» What you are asked to do: In the records below, could you rewrite the stretch from the line containing "Beginning with closest" through the line containing "point (331, 213) →", swapping "camera" for "viewer" and leaving everything else unchanged? Give back only those lines.

» Data entries:
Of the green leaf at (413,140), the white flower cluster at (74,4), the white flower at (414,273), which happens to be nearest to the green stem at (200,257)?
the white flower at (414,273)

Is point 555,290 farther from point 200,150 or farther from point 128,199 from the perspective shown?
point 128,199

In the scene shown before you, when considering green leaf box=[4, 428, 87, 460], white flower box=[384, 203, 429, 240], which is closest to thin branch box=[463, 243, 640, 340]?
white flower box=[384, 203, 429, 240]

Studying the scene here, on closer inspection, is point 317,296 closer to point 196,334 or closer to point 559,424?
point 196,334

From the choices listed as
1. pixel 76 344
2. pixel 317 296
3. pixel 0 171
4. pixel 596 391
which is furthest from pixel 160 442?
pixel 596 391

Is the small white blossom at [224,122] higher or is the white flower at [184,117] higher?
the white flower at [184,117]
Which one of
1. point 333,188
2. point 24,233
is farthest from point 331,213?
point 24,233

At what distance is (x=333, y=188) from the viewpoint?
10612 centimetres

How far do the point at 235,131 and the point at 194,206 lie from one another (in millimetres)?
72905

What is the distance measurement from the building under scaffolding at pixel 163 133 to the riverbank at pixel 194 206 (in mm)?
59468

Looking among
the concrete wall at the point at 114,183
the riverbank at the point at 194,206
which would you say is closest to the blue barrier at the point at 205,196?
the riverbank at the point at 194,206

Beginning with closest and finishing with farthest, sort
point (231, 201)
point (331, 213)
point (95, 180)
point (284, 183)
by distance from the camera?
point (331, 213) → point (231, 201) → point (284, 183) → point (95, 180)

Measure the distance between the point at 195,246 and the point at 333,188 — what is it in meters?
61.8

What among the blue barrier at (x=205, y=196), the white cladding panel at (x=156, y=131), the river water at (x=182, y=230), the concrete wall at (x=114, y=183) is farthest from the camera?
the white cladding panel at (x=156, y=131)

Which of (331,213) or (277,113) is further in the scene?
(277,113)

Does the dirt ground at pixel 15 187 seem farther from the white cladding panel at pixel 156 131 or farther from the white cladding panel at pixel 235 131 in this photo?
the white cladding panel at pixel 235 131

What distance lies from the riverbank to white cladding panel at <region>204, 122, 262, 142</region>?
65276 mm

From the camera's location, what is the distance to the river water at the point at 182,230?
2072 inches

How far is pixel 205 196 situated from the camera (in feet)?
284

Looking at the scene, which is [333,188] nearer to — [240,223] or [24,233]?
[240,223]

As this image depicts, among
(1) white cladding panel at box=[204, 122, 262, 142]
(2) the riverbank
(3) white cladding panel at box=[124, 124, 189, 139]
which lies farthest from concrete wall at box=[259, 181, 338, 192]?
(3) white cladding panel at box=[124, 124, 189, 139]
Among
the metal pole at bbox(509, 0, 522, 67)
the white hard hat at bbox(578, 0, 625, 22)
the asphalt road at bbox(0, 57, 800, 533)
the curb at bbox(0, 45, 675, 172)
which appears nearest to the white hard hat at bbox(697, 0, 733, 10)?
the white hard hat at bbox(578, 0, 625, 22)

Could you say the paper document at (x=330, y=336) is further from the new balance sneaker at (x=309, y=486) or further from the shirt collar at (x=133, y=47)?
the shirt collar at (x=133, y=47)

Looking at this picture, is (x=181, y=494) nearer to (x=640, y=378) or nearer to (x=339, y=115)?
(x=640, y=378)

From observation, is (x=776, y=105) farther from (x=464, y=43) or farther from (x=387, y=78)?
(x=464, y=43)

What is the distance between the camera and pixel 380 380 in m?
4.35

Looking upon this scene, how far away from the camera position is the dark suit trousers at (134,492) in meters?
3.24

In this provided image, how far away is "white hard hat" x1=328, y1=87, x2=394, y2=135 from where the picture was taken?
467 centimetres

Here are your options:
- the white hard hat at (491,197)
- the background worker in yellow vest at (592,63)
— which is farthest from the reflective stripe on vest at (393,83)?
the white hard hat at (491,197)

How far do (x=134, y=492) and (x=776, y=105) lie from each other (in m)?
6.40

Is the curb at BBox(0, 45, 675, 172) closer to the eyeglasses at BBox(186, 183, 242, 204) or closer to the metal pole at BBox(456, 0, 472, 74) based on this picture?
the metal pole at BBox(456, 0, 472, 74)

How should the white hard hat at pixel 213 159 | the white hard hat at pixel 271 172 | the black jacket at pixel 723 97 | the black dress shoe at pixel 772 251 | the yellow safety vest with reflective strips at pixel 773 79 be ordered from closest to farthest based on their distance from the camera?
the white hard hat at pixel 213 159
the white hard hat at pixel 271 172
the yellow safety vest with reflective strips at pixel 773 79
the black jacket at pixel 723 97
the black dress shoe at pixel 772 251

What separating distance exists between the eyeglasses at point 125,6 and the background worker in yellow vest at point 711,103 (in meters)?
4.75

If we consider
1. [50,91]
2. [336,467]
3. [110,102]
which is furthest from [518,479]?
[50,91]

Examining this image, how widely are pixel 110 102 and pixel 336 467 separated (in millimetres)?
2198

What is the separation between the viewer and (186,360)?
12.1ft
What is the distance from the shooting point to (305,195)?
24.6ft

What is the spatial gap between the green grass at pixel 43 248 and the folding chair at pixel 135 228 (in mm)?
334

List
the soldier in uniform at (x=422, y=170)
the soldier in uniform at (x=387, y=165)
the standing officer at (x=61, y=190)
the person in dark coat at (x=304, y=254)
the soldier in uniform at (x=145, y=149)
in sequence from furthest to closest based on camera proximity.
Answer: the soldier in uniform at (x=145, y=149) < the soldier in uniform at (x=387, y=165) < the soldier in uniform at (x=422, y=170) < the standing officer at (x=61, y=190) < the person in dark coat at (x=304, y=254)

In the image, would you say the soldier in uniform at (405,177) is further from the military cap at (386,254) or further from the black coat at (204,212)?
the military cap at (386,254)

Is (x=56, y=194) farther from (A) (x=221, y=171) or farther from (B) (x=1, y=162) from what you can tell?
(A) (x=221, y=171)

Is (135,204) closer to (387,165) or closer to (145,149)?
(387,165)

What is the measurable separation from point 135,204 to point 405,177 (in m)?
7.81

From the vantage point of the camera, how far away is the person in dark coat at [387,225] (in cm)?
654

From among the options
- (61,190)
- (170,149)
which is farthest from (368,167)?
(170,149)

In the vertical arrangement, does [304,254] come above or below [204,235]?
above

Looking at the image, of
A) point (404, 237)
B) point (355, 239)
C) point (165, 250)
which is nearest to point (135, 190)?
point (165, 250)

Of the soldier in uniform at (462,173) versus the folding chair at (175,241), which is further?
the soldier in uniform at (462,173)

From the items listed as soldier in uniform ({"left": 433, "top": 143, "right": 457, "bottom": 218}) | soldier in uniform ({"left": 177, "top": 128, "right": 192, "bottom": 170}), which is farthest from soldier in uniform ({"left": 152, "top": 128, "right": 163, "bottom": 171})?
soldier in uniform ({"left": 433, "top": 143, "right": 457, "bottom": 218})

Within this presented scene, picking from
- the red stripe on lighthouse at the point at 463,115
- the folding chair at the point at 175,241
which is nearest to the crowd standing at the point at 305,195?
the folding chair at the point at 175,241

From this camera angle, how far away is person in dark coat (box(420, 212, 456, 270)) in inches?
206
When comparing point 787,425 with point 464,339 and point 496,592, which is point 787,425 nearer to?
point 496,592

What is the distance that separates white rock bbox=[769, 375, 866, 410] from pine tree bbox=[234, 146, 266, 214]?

» The reply:
Beginning with closest and finishing with farthest, sort
point (231, 201)
point (331, 213)
point (95, 180)
point (284, 183)
by distance from the viewer?
point (331, 213) → point (231, 201) → point (284, 183) → point (95, 180)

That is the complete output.